DC Circuit holds challenges by religious colleges to contraceptive mandate in abeyance

Howard Friedman, Religion Clause

As previously reported, earlier this year the federal district court for the District of Columbia dismissed for lack of standing and ripeness challenges by Wheaton College and Belmont Abbey College to the mandate issued under the Affordable Care Act requiring group health insurance policies to cover contraceptive services for women. Because the Department of Health and Human Services had announced a one-year enforcement safe harbor for non-profit groups whose religious beliefs are violated by the mandate, the court concluded that the schools do not face imminent enforcement action. The colleges appealed, in part arguing that enforcement of the mandate is still sufficiently imminent to make the cases appropriate for decision. (Appellants’ Brief.) Now in an order captioned Wheaton College v.

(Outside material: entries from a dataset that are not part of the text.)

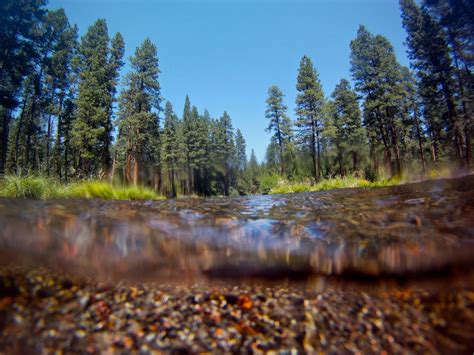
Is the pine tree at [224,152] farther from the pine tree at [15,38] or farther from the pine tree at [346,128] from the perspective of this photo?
the pine tree at [15,38]

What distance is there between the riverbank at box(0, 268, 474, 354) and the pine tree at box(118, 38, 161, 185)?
76.7ft

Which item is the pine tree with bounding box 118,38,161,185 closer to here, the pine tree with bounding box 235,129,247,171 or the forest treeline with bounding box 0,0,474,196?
the forest treeline with bounding box 0,0,474,196

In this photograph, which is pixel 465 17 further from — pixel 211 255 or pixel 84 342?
pixel 84 342

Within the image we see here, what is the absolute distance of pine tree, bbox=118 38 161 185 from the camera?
973 inches

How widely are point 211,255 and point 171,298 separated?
125 centimetres

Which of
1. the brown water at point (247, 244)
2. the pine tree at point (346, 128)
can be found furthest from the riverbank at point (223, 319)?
the pine tree at point (346, 128)

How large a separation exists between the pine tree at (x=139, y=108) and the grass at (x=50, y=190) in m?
16.5

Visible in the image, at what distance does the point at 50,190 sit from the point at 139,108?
2164 centimetres

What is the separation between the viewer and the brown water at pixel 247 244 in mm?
3211

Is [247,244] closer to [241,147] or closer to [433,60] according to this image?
[433,60]

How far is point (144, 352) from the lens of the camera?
1742 millimetres

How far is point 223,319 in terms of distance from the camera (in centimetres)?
212

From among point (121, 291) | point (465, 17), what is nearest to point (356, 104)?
point (465, 17)

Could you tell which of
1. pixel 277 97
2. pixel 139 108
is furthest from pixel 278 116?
pixel 139 108
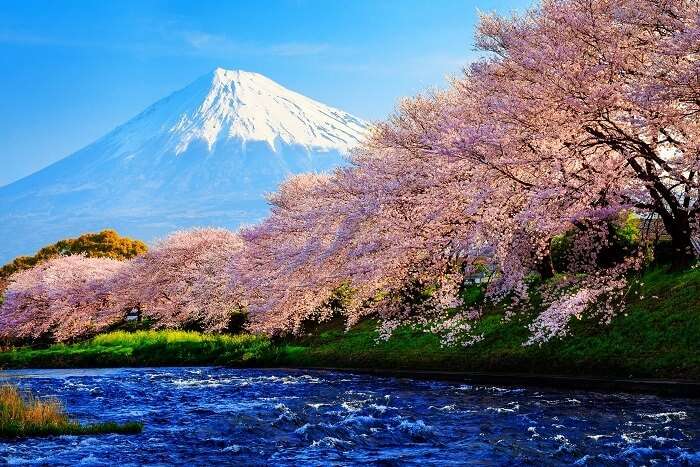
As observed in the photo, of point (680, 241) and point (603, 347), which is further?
point (680, 241)

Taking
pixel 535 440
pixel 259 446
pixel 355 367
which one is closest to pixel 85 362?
pixel 355 367

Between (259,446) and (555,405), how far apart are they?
6.81 metres

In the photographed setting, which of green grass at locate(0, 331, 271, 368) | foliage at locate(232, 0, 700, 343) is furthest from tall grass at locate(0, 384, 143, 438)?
green grass at locate(0, 331, 271, 368)

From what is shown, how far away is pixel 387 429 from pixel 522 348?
9163 mm

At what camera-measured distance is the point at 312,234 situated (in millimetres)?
28438

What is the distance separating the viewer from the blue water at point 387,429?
1227 cm

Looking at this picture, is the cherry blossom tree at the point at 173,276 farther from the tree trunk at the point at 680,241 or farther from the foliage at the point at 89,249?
the tree trunk at the point at 680,241

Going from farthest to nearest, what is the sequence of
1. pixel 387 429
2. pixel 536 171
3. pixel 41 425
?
pixel 536 171
pixel 41 425
pixel 387 429

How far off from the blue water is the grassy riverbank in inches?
84.9

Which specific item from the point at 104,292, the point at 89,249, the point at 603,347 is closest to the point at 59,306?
the point at 104,292

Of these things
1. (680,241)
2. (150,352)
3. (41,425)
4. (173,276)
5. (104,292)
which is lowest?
(41,425)

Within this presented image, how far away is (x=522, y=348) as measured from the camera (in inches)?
896

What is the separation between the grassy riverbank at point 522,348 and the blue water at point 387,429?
7.07 feet

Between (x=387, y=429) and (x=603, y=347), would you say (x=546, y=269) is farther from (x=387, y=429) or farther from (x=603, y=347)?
(x=387, y=429)
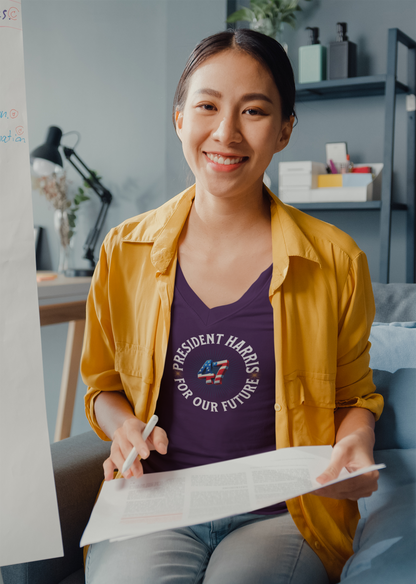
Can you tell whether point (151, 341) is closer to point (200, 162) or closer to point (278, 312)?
point (278, 312)

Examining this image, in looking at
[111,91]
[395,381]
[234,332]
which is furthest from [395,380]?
[111,91]

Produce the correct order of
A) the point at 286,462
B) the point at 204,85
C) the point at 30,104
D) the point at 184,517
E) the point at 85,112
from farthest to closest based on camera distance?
the point at 30,104 → the point at 85,112 → the point at 204,85 → the point at 286,462 → the point at 184,517

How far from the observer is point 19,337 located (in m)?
0.67

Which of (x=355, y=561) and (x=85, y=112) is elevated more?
(x=85, y=112)

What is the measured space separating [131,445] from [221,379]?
0.20m

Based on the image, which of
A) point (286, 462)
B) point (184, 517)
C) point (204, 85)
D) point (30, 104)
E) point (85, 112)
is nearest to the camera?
point (184, 517)

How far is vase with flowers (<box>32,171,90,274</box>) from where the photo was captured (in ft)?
8.55

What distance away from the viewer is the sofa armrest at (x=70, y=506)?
1.00 metres

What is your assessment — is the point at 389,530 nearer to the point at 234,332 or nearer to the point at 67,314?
the point at 234,332

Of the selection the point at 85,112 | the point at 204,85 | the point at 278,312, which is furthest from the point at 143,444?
the point at 85,112

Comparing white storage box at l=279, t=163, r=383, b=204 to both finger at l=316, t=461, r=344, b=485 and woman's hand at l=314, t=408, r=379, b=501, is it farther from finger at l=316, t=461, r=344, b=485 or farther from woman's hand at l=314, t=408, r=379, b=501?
finger at l=316, t=461, r=344, b=485

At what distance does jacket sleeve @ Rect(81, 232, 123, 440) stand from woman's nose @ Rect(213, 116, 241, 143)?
32cm

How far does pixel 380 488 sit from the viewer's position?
3.24 ft

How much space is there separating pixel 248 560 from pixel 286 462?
0.58ft
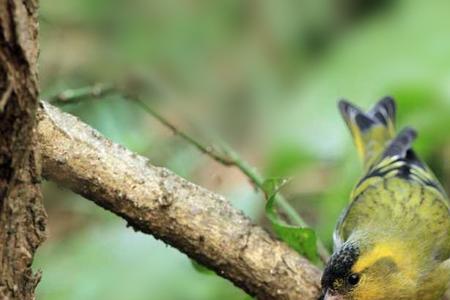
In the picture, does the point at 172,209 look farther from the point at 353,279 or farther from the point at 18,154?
the point at 353,279

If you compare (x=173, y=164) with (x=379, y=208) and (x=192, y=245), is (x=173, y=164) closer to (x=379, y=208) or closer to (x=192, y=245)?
(x=379, y=208)

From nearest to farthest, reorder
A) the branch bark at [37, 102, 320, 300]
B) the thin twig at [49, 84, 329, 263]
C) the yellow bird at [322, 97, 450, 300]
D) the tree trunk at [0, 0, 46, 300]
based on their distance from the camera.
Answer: the tree trunk at [0, 0, 46, 300]
the branch bark at [37, 102, 320, 300]
the thin twig at [49, 84, 329, 263]
the yellow bird at [322, 97, 450, 300]

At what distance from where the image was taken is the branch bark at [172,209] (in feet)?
7.80

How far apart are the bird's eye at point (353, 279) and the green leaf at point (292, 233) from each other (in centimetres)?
28

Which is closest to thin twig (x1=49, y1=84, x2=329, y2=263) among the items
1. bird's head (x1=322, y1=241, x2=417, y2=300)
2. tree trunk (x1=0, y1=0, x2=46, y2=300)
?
bird's head (x1=322, y1=241, x2=417, y2=300)

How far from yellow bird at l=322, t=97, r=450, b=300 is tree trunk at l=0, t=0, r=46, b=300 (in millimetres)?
984

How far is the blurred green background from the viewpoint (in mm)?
4125

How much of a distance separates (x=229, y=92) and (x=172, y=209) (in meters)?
4.97

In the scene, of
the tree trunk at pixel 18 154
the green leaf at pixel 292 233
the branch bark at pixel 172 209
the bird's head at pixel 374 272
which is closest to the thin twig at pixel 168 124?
the bird's head at pixel 374 272

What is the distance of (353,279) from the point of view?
Answer: 312 cm

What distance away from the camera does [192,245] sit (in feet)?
8.45

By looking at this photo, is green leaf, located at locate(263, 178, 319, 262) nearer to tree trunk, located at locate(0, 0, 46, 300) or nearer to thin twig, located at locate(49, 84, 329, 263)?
thin twig, located at locate(49, 84, 329, 263)

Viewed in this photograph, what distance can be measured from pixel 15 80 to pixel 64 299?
7.62 feet

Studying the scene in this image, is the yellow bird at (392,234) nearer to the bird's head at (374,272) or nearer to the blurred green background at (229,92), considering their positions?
the bird's head at (374,272)
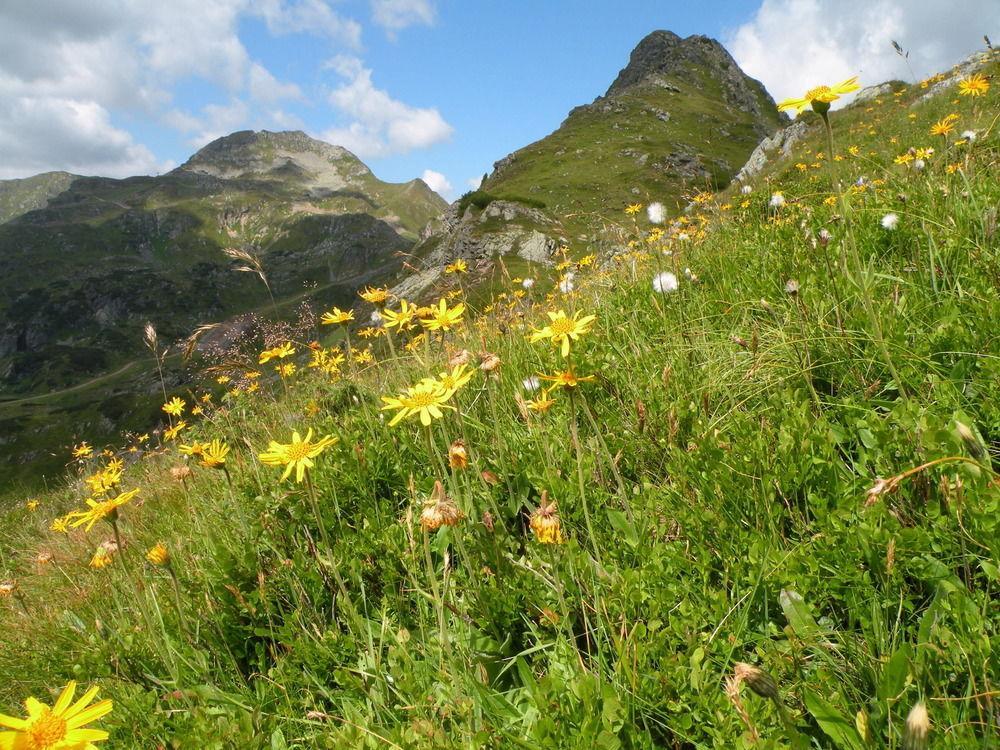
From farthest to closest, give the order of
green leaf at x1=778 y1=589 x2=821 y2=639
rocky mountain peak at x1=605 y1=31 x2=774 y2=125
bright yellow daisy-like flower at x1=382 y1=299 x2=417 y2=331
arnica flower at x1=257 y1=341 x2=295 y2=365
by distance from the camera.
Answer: rocky mountain peak at x1=605 y1=31 x2=774 y2=125, arnica flower at x1=257 y1=341 x2=295 y2=365, bright yellow daisy-like flower at x1=382 y1=299 x2=417 y2=331, green leaf at x1=778 y1=589 x2=821 y2=639

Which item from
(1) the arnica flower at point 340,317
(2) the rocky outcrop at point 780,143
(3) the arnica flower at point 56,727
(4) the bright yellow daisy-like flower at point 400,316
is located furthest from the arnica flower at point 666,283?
(2) the rocky outcrop at point 780,143

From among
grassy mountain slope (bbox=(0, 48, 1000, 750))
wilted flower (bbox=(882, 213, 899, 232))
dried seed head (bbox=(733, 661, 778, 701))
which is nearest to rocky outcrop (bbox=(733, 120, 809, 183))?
wilted flower (bbox=(882, 213, 899, 232))

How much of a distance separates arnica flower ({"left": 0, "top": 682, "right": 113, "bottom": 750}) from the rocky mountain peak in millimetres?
140213

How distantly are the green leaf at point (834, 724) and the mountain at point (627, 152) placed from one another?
1070 inches

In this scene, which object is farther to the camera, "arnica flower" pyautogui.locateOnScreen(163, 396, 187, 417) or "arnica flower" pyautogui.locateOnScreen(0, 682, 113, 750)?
"arnica flower" pyautogui.locateOnScreen(163, 396, 187, 417)

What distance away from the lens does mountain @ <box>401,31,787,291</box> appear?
52.6m

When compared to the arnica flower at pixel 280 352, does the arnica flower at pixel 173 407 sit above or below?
below

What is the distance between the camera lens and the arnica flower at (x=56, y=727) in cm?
119

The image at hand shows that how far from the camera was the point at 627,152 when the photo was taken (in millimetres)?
75562

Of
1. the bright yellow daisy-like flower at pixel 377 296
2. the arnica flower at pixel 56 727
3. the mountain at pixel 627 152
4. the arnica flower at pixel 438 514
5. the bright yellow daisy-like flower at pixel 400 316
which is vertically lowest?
the arnica flower at pixel 56 727

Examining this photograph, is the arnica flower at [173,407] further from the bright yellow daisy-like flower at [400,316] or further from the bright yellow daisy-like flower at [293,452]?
the bright yellow daisy-like flower at [293,452]

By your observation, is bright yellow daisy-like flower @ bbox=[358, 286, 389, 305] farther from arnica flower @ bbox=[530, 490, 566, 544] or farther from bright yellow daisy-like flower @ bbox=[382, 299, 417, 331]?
arnica flower @ bbox=[530, 490, 566, 544]

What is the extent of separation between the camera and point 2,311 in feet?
593

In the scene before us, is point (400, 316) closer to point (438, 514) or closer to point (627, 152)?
point (438, 514)
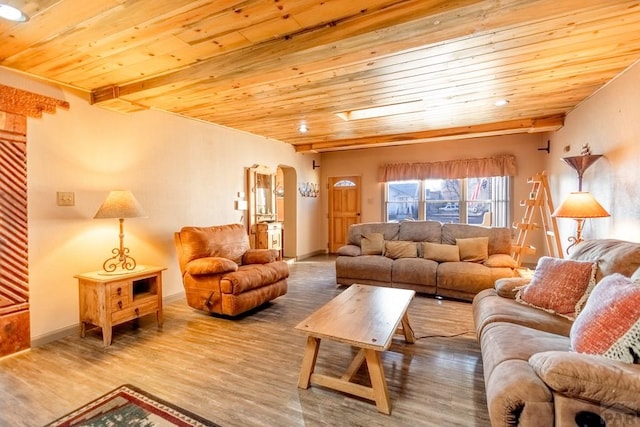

Sebelius, (DC Cir., Dec. 18, 2012) which covers both cases, the D.C. Circuit decided to hold the cases in abeyance and require the government to file status reports with the court every 60 days, saying that the government:

represented to the court that it would never enforce 45 C.F.R. § 147.130(a)(1)(iv) in its current form against the appellants or those similarly situated as regards contraceptive services….  There will, the government said, be a different rule for entities like the appellants, … and we take that as a binding commitment.  The government further represented that it would publish a Notice of Proposed Rulemaking for the new rule in the first quarter of 2013 and would issue a new Final Rule before August 2013…. We take the government at its word and will hold it to it….  Based expressly upon the understanding that the government will not deviate from its considered representations to this court, we conclude that the cases are not fit for review at this time….

Becket Fund, in a press release announcing the order, called it a victory for all religious non-profits because the government has been forced to promise that it will never enforce the mandate in its current form against non-profit religious employers.